Aliás, São Paulo tem visto e ouvido Paulo com alguma constância – ao menos nos palcos de concerto. A última ópera que cantou no Brasil foi La Traviata, com direção de Jorge Takla, em 2018, no Municipal, mas a Osesp o recebe com frequência: foi seu artista residente em 2019 e abriu a temporada 2024 como um dos solistas da Missa em dó Maior de Beethoven, entre outras aparições na Sala São Paulo. No Rio, há muitos anos não se apresenta. “E eu ia fazer Simon Boccanegra no Festival Amazonas desse ano, que foi cancelado, uma enorme tristeza.”
Entre os planos desse ano estão ainda uma Carmen em concerto com a Sinfônica de Detroit e um Otelo com Roberto Alagna em Porto Rico. “Cantamos uma Bohème em 2022 e vamos repetir o encontro.”
Mas o projeto mais aguardado de 2024 para o barítono, ao que parece, é o reencontro do elenco de South Pacific, marcado para 9 de dezembro. “Vamos fazer em forma de concerto no mesmo palco, o Vivien Beaumont, no Lincoln Center, e depois o Met Opera vai oferecer um jantar. Vai ser muito emocionante.”

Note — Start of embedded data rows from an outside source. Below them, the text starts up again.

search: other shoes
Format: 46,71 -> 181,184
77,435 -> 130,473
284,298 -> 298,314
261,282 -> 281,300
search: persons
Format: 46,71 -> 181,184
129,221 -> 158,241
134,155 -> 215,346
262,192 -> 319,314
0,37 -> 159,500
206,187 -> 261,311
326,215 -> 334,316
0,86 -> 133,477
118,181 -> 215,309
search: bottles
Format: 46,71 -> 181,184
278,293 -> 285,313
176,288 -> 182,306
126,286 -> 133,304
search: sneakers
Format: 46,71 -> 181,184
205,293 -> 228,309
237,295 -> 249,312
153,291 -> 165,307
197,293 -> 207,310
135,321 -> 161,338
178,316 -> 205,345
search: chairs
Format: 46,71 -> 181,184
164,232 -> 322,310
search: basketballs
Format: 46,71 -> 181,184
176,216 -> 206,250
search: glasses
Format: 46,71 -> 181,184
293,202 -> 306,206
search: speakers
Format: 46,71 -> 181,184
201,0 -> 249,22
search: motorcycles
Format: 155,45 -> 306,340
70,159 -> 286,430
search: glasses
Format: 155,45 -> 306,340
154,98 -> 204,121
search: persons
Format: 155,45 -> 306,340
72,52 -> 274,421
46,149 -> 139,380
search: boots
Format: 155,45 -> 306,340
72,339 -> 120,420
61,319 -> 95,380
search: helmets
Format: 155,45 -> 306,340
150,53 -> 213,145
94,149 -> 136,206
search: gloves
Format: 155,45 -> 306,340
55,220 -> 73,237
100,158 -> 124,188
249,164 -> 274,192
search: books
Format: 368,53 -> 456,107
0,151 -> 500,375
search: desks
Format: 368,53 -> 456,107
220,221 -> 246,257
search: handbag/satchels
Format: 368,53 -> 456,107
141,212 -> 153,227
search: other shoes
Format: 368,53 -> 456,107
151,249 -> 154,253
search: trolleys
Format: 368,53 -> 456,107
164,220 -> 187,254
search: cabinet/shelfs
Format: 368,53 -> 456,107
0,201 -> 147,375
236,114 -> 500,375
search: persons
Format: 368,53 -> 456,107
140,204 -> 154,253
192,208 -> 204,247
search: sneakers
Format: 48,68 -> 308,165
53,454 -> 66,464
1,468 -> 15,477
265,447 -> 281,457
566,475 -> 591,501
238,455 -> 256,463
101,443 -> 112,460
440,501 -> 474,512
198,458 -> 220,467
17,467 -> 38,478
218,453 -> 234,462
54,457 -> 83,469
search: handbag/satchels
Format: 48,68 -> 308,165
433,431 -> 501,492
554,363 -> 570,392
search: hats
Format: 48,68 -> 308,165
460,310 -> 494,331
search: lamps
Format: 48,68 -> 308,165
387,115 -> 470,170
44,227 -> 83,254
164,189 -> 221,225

Paulo faz 55 anos dia 7 de julho com a voz “velvet-like” (como já foi classificada) em grande forma e com a bela figura em dia. “Manter a desenvoltura vocal exige constante treino”, diz. “Vocalises diários, bom sono e hidratação. Mas, acima de tudo, respeitar meu corpo como um todo. Hoje em dia canto alguns papéis de Verdi, alguns do verismo, mas nunca abandono a canção e Mozart.” O que vem ainda por aí? “Não sei sobre o futuro, eu geralmente espero chegar a proposta e avalio. Mas saber se determinado papel encaixa bem na voz, é só fazendo no palco mesmo.”